Although sociomaterial approaches have recently received attention in educational sciences, the majority of educational studies still follow representational assumptions which accounts for clear distinctions between meaning-matter, and subject-object in research (Fenwick, Edwards, & Sawchuk, 2011). Sociomaterial approaches offer a different approach to the realm of research that attends to human and non-human actors symmetrically and through the relations these actors establish.
This paper contributes to the expansion of sociomaterial ethnographies, as they offer the researchers with guidelines for the analysis of data in different educational fields, especially in digitally saturated settings. Educational settings are increasingly integrated with various digital mediations, namely the deployment of digital devices and online platforms at schools. Digital devices and the new corresponding technologies complicate the setting under investigation. Only a small number of studies have specifically focused on the sociomateriality of digitally saturated educational settings and its implications for sociomaterial ethnographies of these settings.
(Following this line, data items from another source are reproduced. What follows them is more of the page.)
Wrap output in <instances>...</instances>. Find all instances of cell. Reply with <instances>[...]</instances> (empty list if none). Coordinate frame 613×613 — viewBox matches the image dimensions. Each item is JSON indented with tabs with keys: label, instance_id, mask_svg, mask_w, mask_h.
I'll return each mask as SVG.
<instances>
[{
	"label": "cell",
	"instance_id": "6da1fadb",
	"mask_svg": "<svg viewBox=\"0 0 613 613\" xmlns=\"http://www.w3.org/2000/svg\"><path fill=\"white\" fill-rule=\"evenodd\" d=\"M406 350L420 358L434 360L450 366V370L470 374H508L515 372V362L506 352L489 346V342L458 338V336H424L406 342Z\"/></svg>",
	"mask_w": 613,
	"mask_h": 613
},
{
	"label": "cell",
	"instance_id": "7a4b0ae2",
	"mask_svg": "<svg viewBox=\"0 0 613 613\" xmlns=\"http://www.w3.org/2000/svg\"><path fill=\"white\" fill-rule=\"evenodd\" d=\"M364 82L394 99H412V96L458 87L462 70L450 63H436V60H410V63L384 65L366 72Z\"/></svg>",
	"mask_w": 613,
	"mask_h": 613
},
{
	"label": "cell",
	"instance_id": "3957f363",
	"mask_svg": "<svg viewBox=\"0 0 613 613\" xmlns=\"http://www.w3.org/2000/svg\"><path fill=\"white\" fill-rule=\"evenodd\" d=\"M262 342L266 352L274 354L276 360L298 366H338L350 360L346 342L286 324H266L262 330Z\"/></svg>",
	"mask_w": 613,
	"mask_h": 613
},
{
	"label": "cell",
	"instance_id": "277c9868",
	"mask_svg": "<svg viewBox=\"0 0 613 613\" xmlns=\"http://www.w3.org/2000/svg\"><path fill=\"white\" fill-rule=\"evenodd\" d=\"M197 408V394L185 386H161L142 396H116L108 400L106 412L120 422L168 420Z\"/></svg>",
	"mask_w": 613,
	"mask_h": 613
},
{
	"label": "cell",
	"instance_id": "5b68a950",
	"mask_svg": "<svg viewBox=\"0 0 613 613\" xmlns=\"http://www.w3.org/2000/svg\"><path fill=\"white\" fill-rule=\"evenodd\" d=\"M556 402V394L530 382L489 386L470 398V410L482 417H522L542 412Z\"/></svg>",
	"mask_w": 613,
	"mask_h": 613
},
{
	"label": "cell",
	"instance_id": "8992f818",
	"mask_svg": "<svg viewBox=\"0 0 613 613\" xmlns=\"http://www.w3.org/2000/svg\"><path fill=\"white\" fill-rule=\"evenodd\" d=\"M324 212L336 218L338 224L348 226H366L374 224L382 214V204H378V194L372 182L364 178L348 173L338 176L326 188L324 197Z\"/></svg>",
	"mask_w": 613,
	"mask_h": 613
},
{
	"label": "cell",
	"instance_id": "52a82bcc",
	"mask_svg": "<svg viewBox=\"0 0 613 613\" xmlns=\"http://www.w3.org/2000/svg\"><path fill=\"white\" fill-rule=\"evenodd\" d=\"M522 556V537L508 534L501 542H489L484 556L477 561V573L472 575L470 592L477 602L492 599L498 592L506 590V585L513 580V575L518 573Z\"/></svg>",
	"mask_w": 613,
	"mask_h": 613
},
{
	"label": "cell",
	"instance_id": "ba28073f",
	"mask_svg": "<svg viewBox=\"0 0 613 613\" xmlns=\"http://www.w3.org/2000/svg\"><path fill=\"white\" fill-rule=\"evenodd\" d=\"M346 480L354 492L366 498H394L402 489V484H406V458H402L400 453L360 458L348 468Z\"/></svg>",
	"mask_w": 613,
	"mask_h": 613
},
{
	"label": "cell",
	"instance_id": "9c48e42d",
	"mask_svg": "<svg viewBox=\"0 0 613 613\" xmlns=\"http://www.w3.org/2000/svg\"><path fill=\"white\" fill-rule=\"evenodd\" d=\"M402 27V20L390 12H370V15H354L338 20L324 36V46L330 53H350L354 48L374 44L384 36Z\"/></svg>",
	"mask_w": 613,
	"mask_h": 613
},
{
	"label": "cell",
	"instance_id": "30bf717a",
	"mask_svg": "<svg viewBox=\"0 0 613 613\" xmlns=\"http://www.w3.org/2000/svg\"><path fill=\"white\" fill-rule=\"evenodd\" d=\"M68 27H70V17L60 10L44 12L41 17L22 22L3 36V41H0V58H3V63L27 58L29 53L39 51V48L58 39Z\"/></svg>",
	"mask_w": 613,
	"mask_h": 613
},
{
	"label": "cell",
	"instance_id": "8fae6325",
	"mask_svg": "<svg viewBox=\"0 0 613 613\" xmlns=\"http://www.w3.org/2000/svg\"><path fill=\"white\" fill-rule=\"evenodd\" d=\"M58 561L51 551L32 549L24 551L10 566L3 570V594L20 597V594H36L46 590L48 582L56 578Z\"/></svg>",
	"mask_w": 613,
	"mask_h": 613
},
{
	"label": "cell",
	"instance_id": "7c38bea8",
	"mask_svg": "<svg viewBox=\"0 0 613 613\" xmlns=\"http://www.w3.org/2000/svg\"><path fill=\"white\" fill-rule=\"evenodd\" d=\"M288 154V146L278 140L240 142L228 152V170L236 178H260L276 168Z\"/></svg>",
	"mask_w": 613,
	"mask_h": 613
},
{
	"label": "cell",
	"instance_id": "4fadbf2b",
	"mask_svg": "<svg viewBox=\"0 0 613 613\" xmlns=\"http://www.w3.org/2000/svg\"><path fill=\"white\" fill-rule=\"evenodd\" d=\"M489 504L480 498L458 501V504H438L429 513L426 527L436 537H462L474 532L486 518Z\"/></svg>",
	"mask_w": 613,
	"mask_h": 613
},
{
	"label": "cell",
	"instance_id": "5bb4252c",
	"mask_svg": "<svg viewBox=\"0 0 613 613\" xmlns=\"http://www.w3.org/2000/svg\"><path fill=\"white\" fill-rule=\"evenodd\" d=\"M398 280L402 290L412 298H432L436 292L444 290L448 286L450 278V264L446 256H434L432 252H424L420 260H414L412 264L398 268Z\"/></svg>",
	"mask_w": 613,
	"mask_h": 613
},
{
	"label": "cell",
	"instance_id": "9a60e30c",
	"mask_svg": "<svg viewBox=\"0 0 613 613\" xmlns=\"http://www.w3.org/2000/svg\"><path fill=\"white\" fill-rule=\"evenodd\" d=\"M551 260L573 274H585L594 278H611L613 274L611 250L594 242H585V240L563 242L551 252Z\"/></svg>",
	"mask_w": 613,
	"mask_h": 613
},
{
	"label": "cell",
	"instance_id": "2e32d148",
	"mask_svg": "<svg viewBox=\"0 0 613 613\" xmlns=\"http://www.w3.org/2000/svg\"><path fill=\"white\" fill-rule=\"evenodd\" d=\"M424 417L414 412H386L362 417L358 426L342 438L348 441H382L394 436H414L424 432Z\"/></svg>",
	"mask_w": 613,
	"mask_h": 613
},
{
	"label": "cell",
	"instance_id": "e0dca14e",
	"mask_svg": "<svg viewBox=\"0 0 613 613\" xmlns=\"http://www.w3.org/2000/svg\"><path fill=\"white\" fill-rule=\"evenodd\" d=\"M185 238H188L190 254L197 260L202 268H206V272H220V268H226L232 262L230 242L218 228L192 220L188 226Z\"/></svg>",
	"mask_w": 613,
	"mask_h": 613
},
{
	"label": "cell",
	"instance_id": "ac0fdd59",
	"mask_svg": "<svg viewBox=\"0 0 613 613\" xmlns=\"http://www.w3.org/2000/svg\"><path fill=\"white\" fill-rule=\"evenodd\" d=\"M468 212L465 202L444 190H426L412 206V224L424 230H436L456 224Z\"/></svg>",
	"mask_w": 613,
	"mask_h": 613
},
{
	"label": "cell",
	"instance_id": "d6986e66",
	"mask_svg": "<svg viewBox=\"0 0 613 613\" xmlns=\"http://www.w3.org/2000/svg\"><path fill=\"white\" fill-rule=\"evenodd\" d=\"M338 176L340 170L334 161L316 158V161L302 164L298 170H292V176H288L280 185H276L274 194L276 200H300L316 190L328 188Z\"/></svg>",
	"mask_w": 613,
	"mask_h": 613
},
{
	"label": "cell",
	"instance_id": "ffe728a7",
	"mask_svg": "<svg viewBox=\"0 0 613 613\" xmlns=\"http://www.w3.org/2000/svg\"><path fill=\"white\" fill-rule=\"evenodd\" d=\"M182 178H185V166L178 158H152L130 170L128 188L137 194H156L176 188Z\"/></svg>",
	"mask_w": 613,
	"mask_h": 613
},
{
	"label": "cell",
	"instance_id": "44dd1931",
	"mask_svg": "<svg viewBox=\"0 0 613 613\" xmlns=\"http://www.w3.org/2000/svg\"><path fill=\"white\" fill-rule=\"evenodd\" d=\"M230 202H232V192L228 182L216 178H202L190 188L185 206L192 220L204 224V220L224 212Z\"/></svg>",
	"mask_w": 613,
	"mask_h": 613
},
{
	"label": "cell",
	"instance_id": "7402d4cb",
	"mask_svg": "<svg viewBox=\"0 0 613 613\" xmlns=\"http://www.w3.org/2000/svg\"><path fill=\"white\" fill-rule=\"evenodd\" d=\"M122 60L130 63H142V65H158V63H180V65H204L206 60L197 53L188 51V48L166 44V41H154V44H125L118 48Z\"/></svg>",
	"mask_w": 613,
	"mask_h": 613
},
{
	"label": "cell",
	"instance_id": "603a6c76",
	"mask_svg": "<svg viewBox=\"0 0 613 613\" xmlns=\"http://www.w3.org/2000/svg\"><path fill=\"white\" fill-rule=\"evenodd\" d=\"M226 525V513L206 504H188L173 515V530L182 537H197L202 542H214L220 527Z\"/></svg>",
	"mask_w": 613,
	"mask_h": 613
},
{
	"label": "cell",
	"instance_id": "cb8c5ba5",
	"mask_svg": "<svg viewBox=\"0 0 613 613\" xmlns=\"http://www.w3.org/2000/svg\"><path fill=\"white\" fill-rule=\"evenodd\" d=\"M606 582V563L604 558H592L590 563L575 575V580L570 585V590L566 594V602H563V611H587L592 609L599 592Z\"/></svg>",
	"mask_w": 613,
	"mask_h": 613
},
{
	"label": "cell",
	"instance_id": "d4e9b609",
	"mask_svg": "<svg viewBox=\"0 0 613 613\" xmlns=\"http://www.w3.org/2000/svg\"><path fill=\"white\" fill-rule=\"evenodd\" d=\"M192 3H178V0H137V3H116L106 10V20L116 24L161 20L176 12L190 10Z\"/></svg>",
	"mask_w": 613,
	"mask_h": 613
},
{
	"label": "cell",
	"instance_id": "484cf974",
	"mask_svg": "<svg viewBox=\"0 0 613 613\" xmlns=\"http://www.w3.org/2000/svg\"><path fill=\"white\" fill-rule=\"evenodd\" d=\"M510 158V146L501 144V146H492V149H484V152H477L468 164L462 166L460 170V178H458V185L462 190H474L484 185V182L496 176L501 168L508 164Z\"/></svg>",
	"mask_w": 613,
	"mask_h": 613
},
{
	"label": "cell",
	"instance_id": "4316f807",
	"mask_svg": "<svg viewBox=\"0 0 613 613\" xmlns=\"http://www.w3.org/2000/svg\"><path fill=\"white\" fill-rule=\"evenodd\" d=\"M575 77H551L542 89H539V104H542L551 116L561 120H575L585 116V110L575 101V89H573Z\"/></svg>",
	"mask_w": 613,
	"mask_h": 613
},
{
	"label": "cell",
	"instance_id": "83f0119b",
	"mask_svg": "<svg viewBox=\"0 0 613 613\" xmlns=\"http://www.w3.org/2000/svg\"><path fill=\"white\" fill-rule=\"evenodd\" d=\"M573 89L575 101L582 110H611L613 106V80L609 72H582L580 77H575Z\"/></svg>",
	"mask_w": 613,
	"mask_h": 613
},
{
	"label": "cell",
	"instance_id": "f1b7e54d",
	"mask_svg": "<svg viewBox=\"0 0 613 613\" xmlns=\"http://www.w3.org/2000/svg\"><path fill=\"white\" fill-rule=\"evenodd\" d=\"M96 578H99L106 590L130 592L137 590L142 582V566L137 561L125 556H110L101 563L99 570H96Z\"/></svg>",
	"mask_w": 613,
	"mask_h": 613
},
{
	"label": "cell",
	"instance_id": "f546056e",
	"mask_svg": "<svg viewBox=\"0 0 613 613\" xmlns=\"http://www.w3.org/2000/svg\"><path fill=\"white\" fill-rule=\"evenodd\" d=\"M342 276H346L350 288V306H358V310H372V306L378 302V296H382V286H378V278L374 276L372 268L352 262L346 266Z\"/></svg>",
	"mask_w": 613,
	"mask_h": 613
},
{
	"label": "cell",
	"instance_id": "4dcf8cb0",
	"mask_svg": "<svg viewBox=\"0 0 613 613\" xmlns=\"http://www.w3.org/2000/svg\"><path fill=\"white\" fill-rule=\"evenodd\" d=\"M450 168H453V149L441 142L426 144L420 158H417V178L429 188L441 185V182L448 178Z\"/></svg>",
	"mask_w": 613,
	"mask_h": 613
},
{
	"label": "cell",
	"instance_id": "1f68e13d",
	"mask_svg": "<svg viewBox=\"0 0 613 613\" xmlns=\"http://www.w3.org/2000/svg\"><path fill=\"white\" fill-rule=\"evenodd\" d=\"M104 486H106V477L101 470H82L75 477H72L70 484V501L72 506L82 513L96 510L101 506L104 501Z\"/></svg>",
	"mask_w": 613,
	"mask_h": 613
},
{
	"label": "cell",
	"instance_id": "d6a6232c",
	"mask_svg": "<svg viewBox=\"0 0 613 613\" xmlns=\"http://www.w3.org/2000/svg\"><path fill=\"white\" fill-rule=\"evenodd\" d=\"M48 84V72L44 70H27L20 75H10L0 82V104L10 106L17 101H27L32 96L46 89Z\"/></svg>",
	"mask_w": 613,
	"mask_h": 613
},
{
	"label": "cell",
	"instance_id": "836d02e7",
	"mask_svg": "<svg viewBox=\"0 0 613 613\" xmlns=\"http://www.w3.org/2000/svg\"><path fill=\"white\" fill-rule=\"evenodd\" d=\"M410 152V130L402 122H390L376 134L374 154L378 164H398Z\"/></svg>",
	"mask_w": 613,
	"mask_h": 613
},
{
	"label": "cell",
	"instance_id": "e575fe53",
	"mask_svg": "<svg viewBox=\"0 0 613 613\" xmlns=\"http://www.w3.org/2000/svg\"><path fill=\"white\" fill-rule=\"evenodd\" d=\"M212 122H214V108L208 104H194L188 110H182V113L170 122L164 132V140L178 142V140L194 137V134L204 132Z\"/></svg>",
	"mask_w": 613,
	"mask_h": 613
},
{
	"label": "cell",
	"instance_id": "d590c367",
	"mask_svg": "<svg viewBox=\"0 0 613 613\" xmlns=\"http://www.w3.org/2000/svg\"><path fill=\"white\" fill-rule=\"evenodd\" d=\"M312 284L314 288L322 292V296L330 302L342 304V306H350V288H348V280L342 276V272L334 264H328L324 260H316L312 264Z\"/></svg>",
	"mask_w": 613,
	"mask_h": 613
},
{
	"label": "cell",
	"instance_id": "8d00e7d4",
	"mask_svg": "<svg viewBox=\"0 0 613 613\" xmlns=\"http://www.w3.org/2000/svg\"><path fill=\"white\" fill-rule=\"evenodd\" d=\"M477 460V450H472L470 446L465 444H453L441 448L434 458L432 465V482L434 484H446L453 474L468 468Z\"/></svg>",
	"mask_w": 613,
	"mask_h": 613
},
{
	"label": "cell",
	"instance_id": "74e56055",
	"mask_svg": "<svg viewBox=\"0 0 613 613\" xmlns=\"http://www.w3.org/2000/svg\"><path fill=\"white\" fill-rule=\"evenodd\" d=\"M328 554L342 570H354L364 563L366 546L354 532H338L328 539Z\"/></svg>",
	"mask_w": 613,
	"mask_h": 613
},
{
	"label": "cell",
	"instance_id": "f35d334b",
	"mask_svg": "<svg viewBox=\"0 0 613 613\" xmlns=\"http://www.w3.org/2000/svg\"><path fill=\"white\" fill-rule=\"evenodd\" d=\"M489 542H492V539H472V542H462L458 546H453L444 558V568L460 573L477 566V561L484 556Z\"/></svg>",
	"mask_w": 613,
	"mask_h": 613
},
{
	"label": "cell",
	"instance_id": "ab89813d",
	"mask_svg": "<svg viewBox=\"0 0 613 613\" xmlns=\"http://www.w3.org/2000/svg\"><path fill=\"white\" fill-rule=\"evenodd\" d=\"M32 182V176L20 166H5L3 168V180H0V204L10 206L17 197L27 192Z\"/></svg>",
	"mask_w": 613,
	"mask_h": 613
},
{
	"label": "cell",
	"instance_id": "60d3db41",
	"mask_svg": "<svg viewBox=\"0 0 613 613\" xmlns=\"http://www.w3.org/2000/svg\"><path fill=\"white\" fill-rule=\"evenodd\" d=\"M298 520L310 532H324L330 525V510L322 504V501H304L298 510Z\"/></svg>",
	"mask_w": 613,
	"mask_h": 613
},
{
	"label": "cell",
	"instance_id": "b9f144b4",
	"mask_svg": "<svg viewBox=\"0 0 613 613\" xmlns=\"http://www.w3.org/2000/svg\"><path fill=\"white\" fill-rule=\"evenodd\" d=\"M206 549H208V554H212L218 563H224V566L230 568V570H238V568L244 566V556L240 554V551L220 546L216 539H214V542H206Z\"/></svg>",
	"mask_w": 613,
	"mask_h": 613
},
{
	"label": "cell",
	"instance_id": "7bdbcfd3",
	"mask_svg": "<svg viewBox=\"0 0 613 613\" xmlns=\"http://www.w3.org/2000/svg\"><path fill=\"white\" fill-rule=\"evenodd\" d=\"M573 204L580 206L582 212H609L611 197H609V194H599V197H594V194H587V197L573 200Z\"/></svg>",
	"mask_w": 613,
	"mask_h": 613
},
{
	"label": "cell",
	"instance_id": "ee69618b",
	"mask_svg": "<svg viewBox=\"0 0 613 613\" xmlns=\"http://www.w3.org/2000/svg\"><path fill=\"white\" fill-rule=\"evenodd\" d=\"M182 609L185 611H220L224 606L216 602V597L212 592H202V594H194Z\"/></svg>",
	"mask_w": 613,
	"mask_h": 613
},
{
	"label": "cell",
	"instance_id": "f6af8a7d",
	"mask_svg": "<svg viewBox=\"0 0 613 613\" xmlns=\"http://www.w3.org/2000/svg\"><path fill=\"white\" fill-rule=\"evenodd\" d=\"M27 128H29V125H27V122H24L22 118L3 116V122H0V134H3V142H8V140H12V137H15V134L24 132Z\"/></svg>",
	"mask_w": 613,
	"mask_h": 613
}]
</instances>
The current study addresses challenges that are introduced when scrutinizing digitally saturated settings in a sociomaterial vein, and more particularly traditional sociomaterial guidelines for observation and analysis of these settings. Additionally, the study offers new pathways to further develop sociomaterial ethnographies of education. It does so by means of an ethnographic observation in one digitally saturated setting, namely at a Bring Your Own Device (BYOD) school. In these schools students are asked to bring at least one personal digital device for educational purposes.
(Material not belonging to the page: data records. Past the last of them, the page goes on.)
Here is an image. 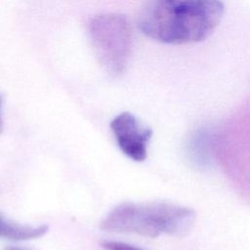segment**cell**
I'll list each match as a JSON object with an SVG mask.
<instances>
[{
  "instance_id": "obj_5",
  "label": "cell",
  "mask_w": 250,
  "mask_h": 250,
  "mask_svg": "<svg viewBox=\"0 0 250 250\" xmlns=\"http://www.w3.org/2000/svg\"><path fill=\"white\" fill-rule=\"evenodd\" d=\"M48 230L46 225L37 227L18 224L0 214V238L11 240H28L41 237Z\"/></svg>"
},
{
  "instance_id": "obj_7",
  "label": "cell",
  "mask_w": 250,
  "mask_h": 250,
  "mask_svg": "<svg viewBox=\"0 0 250 250\" xmlns=\"http://www.w3.org/2000/svg\"><path fill=\"white\" fill-rule=\"evenodd\" d=\"M3 130V121H2V116H1V100H0V133Z\"/></svg>"
},
{
  "instance_id": "obj_6",
  "label": "cell",
  "mask_w": 250,
  "mask_h": 250,
  "mask_svg": "<svg viewBox=\"0 0 250 250\" xmlns=\"http://www.w3.org/2000/svg\"><path fill=\"white\" fill-rule=\"evenodd\" d=\"M102 246L105 250H143L137 246L120 242V241H113V240H106L102 242Z\"/></svg>"
},
{
  "instance_id": "obj_8",
  "label": "cell",
  "mask_w": 250,
  "mask_h": 250,
  "mask_svg": "<svg viewBox=\"0 0 250 250\" xmlns=\"http://www.w3.org/2000/svg\"><path fill=\"white\" fill-rule=\"evenodd\" d=\"M4 250H25V249H22V248H19V247H7L5 248Z\"/></svg>"
},
{
  "instance_id": "obj_1",
  "label": "cell",
  "mask_w": 250,
  "mask_h": 250,
  "mask_svg": "<svg viewBox=\"0 0 250 250\" xmlns=\"http://www.w3.org/2000/svg\"><path fill=\"white\" fill-rule=\"evenodd\" d=\"M224 12L221 0H149L138 24L144 34L155 41L192 44L214 32Z\"/></svg>"
},
{
  "instance_id": "obj_2",
  "label": "cell",
  "mask_w": 250,
  "mask_h": 250,
  "mask_svg": "<svg viewBox=\"0 0 250 250\" xmlns=\"http://www.w3.org/2000/svg\"><path fill=\"white\" fill-rule=\"evenodd\" d=\"M193 209L167 202H124L115 206L102 221L104 230L156 237L182 236L193 227Z\"/></svg>"
},
{
  "instance_id": "obj_3",
  "label": "cell",
  "mask_w": 250,
  "mask_h": 250,
  "mask_svg": "<svg viewBox=\"0 0 250 250\" xmlns=\"http://www.w3.org/2000/svg\"><path fill=\"white\" fill-rule=\"evenodd\" d=\"M89 35L103 68L111 75L120 74L128 63L132 47V29L127 19L115 13L97 15L89 22Z\"/></svg>"
},
{
  "instance_id": "obj_4",
  "label": "cell",
  "mask_w": 250,
  "mask_h": 250,
  "mask_svg": "<svg viewBox=\"0 0 250 250\" xmlns=\"http://www.w3.org/2000/svg\"><path fill=\"white\" fill-rule=\"evenodd\" d=\"M120 150L130 159L142 162L147 156V146L152 131L143 125L139 119L130 112L116 115L110 122Z\"/></svg>"
}]
</instances>
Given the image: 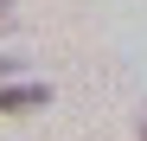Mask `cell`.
Here are the masks:
<instances>
[{"label": "cell", "instance_id": "6da1fadb", "mask_svg": "<svg viewBox=\"0 0 147 141\" xmlns=\"http://www.w3.org/2000/svg\"><path fill=\"white\" fill-rule=\"evenodd\" d=\"M51 90L45 83H0V115H26V109H45Z\"/></svg>", "mask_w": 147, "mask_h": 141}, {"label": "cell", "instance_id": "7a4b0ae2", "mask_svg": "<svg viewBox=\"0 0 147 141\" xmlns=\"http://www.w3.org/2000/svg\"><path fill=\"white\" fill-rule=\"evenodd\" d=\"M7 70H13V58H0V77H7Z\"/></svg>", "mask_w": 147, "mask_h": 141}]
</instances>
One of the general guidelines of sociomaterial approaches is to scrutinize the educational field by assembling and re-assembling the actors and their relations in terms of regions, and networks. The traditional sociomaterial approach accounts for a stable pattern of these networks. For instance, Law(1989) stresses the stability needed for networks to operate, that is, when technological artifacts are introdcued to the setting. This implies that a breakdown in any component threatens the stability of the network.
As opposed to this traditional take, Sorensen (2009) conveys how this assumption falls short in relation to virtual environments. Different components can temporarily disappear or breakdown, but the practice remains stable. “The stability is not created through all the components staying in place”(Sorensen, 2009, p. 64). Rather, the technological process is stable precisely because of its fluidity which allows components to be mobile, and to float in and out. Concurring with Law and Mol (1994), she replaces the metaphor of network with ‘metaphors of regions and fluid spaces’ (Fenwick, 2010, p.16) to account for the sociomaterial description of technological processes.
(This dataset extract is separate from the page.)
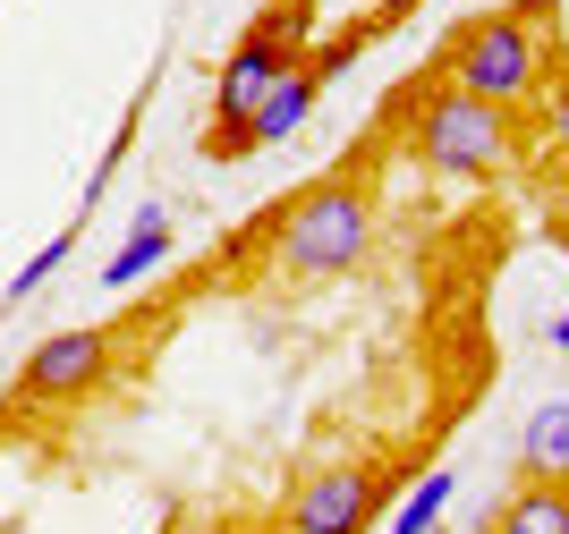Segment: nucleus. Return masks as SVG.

For Sorensen (2009), a temporary interruption of the components does not interrupt the practice, the fluid patterns of relation allow the practice to go on, and the network to remain stable. However, this take equally implies that the network rejects, avoids or dismisses what (relations) emerge in these breakdowns and how.
This issue can especially be traced when a temporary absence of a component transforms the practice drastically, so much as to either disrupt the practice or drastically change its form. The fluid patterns of relations do not allow to analyze these situations, for they simply focus on the “fluid stability” (Sorensen, 2009). Through a sociomaterial ethnography at a school that implements BYOD model, this paper demonstrates that the metaphor of regions and fluid spaces does not completely describe the relations of these technological processes. This has been analysed through comparing and contrasting several interruptions (lost network connection, computer breakdown, the broadcast of a shocking news, the absence of a teacher) at schools’ routines. The analysis presents how different relations emerge in these situations, and how the fluid patterns of relation can give their ways to plastique patterns of relations.